From the beginning, critical response was sufficiently enthusiastic as to diminish any taint of possible tokenism or esoterica. As Kenneth Furie wrote in High Fidelity magazine about the simultaneous release of the first four discs: "Mixing sociology and art is a risky business . . . Does a piece of music warrant attention merely because it was written by a black?The question remains, but the quality of music on these four discs renders it inoperative. Everything deserved to be recorded."

Another Freeman initiative was a series of seminars on black music held annually in association with symphony orchestras around the country, starting with the Baltimore Symphony in 1973. At that event and at subsequent ones in Houston, Minneapolis and Detroit, most performances were sighreadings, rather than the fully rehearsed concert versions.
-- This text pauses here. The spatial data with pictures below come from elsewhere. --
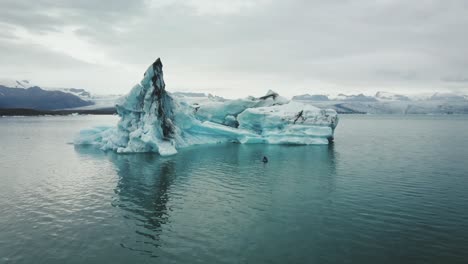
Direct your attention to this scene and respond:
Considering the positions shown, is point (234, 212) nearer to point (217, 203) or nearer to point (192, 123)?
point (217, 203)

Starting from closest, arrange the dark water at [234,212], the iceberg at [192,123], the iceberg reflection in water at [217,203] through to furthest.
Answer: the dark water at [234,212] → the iceberg reflection in water at [217,203] → the iceberg at [192,123]

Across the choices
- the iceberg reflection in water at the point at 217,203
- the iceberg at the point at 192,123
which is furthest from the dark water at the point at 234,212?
the iceberg at the point at 192,123

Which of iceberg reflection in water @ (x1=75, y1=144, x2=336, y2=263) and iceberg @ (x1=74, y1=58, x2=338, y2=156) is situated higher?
iceberg @ (x1=74, y1=58, x2=338, y2=156)

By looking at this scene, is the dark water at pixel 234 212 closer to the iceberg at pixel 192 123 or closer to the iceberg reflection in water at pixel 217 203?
the iceberg reflection in water at pixel 217 203

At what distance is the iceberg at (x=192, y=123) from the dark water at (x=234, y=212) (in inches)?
370

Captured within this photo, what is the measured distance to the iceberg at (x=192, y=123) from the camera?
41.2m

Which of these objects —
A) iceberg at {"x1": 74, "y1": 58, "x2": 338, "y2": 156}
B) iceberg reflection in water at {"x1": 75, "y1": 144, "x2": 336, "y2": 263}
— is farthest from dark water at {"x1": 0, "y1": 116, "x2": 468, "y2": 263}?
iceberg at {"x1": 74, "y1": 58, "x2": 338, "y2": 156}

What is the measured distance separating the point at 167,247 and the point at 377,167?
79.3 feet

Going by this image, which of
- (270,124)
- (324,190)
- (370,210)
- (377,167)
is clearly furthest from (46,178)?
(270,124)

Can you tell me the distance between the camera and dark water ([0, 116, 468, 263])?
13016mm

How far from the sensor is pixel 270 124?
51.8 m

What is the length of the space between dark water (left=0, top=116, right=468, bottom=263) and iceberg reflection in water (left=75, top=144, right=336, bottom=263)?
0.26 feet

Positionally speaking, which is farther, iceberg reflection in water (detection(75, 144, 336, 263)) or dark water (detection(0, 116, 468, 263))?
iceberg reflection in water (detection(75, 144, 336, 263))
But when negotiations began a year and a half ago with the New York Philharmonic for such an event, a full-scale festival began to take shape, aiming at a broad audience and performing (at least in the orchestral concerts) at Avery Fisher Hall, and with full rehearsal. Except for small grants from the National Endowment for the Arts and the New York State Council on the Arts, the Philharmonic will pick up the tab.

The plans were worked out by Freeman and his friend from childhood in Richmond, Leon Thompson, who is the Philharmonic's director of educational activities, and who will conduct the third orchestral concert. Several works from the Columbia recordings are programmed - including the Saint Georges, White and Nunes-Garcia pieces mentioned before. The festival ends with the world premiere of Hale Smith's "Innerflexions".

The orchestral concerts are Tuesday, Thursday and Friday; the song recital is Wednesday and the piano recital, by Leon Bates, opens the festival on Monday. On Wednesday a symposium is scheduled on "The Afro-American Influence on American Music."